Indians: What Needs to Change in 2015


Sep 23, 2014; Cleveland, OH, USA; Cleveland Indians manager Terry Francona (17) watches from the dugout in the fifth inning against the Kansas City Royals at Progressive Field. Mandatory Credit: David Richard-USA TODAY Sports

Well, you can play games with math but you can’t make it lie.  The Indians more or less needed to sweep the Royals to have a serious shot at the postseason, and the “split” of last night’s two games rules out that possibility.  As things stand now, the Indians must tonight’s game against the Royals to have any chance, then sweep the rays over the weekend and hope the Royals lose every game against the White Sox.  As it stands now, Chris Sale will make his final start of the season Wednesday night against Detroit and will therefore not be pitching any of the games against the Royals.  That doesn’t help.  Oh yeah, even if all of those things happen, the Indians would still need the Mariners to lose at least two of their six remaining games.  That combination of events would still only get us a three team playoff, meaning the Indians would need a couple of more breaks to actually face Oakland in the one-and-done playoff game.

Odds are, then, that we will be writing postmortems on the season sometime between now and the weekend.  So, now that the Indians have neared the precipice of mathematical elimination from playoff contention, the choices are to play the what-if game or to look to the future.  As a way of combining both options, I am trying to figure out what has to be different next year in order to end with a better outcome.

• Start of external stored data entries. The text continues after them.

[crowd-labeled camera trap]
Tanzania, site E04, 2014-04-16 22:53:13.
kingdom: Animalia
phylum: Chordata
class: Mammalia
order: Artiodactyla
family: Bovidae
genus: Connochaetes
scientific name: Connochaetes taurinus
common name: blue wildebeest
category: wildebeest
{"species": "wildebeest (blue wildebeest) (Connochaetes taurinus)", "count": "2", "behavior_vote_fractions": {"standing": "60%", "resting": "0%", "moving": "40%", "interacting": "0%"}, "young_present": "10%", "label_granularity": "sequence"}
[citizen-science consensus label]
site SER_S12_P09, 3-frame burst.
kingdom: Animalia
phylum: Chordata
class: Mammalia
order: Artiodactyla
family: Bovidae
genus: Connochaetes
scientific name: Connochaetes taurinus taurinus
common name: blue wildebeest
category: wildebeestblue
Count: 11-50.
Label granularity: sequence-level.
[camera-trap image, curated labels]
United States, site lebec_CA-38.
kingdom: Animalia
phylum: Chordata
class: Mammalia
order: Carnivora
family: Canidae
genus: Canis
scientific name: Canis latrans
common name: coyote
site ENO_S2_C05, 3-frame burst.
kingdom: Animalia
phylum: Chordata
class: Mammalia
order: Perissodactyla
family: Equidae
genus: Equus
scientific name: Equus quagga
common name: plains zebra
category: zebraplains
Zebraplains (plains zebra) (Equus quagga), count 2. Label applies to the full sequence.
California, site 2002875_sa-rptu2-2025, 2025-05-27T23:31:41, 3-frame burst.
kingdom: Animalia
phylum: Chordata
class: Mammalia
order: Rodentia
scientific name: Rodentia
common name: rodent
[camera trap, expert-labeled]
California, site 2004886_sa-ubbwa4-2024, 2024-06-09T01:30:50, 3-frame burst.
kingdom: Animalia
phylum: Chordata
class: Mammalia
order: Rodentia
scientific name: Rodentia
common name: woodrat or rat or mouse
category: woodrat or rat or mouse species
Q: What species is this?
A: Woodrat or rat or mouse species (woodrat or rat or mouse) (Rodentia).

Even though the Indians have been on the fringe of contention throughout the season, the truth is that this was a .500 team.  They were six games under at the end of April, rallied a little but never got above .500 to stay until August, and have never been more than seven games above .500 at any point.  Their run differential is +16; by the Pythagorean formula they should have been expected to win 83 games.  To put this into perspective, the ten teams who would make the playoffs if the season ended today have an average run differential of +82.  Now, the Indians can look to follow the example of St. Louis (+20) or Kansas City (+17) and assume that a minor improvement in run differential could put them into the playoffs next year, but such teams are heavily reliant on luck and whatever you want to think of as “clutch play” to get in, ingredients that are often beyond a team’s control and highly inconsistent from year to year.  The truth is that the Indians, in order to be a legitimate playoff team next year, will need to improve their run differential by about half a run per game.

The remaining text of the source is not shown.